Anyway, putting aside my doubts, and assuming the polls are actually normally distributed around the population-wide TPP voting intention, the best guess at this voting intention is the Coalition has 48.3 per cent of it to Labor with 51.7 per cent. If this is the case, Labor would win the election.

The adjustments made in the model for polling house biases follow. 

The ensemble of moving averages lines up with this result.

For the primary votes, we have the following charts.


  1. Mark,my perception is there are less polls this time. for instance we have only Newspoll one week out from the election. I cannot remember that.

    Could less polls be a possibility for the 'herding'

    1. Definitely fewer polls and fewer polling companies. But this should not cause herding

  2. There is another possibility. Building the sample from an aggregate of sub-samples, where each sub-sample is taken from a division of the population, and the size of each sub-sample is in the same proportion to the total sample size that the sub-population bears to the total population.

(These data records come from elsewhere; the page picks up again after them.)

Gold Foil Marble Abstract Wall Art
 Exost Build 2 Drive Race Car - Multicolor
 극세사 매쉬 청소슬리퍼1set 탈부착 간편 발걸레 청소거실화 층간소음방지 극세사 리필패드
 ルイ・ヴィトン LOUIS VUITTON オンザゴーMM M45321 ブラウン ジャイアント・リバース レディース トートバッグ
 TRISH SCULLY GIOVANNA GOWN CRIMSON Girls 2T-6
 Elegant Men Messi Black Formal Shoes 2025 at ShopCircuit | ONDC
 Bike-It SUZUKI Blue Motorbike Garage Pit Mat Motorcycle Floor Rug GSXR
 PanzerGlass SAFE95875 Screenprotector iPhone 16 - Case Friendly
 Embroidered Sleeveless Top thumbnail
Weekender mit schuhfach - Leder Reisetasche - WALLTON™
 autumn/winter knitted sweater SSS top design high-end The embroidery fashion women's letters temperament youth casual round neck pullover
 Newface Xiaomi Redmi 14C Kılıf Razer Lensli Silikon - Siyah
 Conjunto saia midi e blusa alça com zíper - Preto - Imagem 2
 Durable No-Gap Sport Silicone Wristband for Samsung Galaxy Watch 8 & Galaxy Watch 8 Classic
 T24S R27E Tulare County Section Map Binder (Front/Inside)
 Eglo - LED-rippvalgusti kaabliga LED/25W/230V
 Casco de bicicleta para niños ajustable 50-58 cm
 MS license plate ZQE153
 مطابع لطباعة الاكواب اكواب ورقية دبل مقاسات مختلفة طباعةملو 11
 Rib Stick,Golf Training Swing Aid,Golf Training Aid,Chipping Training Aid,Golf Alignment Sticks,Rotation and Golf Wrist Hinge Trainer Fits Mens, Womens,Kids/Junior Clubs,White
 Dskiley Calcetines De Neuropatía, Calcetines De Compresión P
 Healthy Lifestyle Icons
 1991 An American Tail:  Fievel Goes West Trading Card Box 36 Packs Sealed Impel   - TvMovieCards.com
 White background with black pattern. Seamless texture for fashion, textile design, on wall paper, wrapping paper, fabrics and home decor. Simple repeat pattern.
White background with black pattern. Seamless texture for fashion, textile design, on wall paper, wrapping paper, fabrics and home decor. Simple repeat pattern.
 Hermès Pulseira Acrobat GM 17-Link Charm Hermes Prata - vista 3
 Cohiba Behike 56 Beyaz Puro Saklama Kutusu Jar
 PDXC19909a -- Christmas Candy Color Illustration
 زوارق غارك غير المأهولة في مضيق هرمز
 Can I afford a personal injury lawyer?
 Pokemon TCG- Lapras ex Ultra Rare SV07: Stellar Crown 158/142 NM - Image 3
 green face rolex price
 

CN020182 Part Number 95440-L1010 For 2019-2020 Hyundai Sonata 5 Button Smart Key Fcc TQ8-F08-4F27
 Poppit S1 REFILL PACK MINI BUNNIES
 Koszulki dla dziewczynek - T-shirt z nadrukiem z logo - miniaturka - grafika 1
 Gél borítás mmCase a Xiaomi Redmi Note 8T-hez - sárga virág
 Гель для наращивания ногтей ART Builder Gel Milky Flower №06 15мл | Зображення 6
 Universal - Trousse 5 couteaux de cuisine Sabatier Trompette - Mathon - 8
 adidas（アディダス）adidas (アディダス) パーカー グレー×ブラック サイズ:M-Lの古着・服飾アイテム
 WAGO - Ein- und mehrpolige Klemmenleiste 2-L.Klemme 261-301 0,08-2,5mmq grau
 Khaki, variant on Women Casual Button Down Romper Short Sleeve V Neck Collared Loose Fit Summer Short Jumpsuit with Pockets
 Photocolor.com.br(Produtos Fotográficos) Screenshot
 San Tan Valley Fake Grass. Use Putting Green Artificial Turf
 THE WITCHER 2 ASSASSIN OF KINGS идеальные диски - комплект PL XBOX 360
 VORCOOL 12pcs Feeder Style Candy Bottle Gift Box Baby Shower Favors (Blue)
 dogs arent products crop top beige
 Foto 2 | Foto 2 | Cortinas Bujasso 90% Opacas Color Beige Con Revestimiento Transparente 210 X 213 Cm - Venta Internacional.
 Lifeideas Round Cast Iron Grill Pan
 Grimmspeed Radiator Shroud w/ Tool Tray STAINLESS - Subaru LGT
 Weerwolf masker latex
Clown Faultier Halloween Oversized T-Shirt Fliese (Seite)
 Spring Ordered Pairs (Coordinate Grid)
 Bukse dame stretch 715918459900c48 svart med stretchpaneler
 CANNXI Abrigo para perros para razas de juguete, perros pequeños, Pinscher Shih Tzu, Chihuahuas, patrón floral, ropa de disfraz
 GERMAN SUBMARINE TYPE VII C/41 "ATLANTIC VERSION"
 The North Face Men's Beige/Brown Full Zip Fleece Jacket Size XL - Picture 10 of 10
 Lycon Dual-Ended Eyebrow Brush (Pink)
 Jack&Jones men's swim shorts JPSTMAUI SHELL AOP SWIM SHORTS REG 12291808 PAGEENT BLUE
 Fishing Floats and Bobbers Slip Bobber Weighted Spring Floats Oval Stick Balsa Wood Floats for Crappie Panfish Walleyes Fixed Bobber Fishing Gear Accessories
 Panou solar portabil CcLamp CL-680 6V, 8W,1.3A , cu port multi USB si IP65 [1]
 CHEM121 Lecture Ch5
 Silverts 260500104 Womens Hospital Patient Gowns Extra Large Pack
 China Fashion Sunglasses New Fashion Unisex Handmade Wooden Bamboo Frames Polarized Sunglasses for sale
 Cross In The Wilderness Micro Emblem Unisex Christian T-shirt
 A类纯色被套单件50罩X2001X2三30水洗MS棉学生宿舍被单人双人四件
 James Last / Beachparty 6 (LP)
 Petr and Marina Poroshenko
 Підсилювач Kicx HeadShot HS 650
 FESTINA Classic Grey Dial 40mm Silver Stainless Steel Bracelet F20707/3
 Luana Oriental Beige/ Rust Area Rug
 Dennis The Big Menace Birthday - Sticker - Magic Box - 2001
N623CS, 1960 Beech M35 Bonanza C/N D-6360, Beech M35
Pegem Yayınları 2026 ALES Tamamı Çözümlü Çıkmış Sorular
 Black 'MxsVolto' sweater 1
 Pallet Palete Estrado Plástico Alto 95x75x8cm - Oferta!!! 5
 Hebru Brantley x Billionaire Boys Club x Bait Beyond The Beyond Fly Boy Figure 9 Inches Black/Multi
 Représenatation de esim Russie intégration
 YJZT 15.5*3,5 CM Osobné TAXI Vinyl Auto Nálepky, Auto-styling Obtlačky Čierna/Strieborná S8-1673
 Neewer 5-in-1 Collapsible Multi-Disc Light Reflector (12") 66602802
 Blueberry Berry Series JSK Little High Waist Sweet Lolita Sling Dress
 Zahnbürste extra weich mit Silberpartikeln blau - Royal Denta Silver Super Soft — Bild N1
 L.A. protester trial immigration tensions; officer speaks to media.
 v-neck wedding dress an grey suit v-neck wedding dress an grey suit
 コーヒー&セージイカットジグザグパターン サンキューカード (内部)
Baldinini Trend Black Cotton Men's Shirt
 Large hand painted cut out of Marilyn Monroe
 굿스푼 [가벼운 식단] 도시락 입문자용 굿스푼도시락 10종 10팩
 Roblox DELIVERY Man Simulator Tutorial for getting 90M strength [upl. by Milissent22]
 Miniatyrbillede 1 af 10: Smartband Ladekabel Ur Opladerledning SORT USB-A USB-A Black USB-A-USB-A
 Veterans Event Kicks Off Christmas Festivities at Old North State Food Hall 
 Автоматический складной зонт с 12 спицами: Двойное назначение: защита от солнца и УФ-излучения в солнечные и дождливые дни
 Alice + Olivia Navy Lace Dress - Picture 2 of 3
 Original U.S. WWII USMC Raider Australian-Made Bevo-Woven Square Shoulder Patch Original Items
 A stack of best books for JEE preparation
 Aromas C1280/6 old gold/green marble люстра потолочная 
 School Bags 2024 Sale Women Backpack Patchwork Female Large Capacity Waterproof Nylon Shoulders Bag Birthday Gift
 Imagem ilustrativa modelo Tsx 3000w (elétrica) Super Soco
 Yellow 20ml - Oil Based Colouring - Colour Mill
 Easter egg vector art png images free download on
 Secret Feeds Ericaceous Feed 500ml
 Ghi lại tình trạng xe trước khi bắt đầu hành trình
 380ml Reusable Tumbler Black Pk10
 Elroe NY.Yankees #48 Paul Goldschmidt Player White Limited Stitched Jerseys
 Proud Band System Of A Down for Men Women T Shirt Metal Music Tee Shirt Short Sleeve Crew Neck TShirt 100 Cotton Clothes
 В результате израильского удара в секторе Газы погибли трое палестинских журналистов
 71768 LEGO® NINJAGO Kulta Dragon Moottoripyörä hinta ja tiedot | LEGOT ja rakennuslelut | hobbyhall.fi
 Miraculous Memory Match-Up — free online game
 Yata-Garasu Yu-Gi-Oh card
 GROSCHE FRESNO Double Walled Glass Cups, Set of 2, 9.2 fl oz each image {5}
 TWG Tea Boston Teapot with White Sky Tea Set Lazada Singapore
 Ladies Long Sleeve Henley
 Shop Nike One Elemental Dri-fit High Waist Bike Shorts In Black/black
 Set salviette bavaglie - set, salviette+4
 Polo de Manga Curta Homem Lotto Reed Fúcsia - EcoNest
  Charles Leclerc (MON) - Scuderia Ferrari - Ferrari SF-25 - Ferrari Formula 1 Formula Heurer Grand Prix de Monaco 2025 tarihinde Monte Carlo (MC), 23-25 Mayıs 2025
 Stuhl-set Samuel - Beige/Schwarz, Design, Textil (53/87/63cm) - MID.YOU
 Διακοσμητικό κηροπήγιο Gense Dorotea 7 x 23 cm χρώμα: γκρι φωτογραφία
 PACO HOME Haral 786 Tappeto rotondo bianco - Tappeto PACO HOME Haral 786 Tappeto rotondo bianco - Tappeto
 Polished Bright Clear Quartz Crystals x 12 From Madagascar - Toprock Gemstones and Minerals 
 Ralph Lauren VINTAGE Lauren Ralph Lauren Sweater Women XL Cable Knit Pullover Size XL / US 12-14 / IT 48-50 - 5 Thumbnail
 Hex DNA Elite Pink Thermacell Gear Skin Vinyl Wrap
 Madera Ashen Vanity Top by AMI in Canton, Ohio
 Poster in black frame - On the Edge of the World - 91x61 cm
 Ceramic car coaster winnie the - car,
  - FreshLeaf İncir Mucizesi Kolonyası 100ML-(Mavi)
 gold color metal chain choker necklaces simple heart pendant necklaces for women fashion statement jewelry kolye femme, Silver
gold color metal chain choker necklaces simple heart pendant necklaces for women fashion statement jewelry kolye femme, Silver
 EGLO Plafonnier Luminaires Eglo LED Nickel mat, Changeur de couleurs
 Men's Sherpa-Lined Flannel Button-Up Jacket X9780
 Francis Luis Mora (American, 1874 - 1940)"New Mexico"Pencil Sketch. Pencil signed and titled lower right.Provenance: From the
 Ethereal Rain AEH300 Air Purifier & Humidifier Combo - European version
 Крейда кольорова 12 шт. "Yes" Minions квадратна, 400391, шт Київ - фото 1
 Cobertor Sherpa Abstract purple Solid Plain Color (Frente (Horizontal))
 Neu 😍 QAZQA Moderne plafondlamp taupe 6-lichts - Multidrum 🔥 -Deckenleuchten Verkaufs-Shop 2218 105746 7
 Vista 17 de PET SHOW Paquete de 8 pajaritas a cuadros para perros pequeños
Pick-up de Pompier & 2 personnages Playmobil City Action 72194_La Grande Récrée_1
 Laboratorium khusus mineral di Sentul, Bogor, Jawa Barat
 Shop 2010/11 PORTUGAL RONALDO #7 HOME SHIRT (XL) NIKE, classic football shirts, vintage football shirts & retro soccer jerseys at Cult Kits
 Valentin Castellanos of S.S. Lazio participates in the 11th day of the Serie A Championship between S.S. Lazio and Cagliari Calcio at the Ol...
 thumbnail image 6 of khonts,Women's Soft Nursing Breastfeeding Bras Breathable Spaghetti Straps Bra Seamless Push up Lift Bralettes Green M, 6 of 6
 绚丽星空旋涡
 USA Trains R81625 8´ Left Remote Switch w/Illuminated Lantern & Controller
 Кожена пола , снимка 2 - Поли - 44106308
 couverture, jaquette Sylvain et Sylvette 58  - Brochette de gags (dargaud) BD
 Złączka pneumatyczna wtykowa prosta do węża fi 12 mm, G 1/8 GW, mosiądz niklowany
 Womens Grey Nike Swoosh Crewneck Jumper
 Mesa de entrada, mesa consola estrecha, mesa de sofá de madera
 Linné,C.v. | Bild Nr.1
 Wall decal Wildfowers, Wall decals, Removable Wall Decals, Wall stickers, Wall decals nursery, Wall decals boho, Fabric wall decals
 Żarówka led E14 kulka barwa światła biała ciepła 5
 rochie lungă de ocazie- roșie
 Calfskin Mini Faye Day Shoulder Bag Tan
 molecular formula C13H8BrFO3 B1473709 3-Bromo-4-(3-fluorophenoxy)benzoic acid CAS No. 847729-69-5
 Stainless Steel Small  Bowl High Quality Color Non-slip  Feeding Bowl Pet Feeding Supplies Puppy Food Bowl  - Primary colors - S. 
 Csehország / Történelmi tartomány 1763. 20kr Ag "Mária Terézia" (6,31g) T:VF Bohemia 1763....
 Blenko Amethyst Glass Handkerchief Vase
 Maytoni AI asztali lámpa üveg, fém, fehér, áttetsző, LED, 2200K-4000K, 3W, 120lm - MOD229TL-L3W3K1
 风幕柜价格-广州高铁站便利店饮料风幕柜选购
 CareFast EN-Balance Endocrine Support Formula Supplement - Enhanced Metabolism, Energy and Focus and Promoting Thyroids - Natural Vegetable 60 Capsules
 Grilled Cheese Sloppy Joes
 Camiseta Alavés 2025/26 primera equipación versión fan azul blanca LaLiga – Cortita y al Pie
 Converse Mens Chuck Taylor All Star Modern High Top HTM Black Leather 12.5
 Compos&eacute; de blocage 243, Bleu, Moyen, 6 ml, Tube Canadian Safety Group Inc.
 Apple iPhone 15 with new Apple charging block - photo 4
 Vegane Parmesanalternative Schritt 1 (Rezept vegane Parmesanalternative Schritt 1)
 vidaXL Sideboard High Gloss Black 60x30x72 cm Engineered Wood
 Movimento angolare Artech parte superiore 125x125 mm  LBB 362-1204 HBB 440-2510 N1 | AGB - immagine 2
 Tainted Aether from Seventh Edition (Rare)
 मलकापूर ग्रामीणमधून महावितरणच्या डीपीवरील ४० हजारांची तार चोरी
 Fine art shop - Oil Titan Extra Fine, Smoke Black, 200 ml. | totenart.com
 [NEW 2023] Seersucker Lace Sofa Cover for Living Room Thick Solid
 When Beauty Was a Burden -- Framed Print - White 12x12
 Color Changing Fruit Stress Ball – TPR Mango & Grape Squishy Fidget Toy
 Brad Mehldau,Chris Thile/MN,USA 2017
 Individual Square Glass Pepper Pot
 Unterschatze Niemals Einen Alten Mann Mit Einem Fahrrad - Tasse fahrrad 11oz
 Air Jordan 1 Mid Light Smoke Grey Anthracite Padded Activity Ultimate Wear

    One way they could do this is on voter occupation. So if teachers are 3% of the population, they select 3% of the sample to be teachers.

    This would reduce the variance because occupation is strongly correlated with voting. The population mean of near 50% results in a high variance (i.e. var = npq). But in some occupations, you can get 75% of the population voting the same way - and when such a sub population is sampled, the sub-sample variance is reduced because we are not near 50%.

  3. The Essential Report used to constantly disclose that they were using a rolling 2 week average for their polling, for example:

    "The data in the above tables comprise 2-week averages derived from the first preference/leaning to voting questions."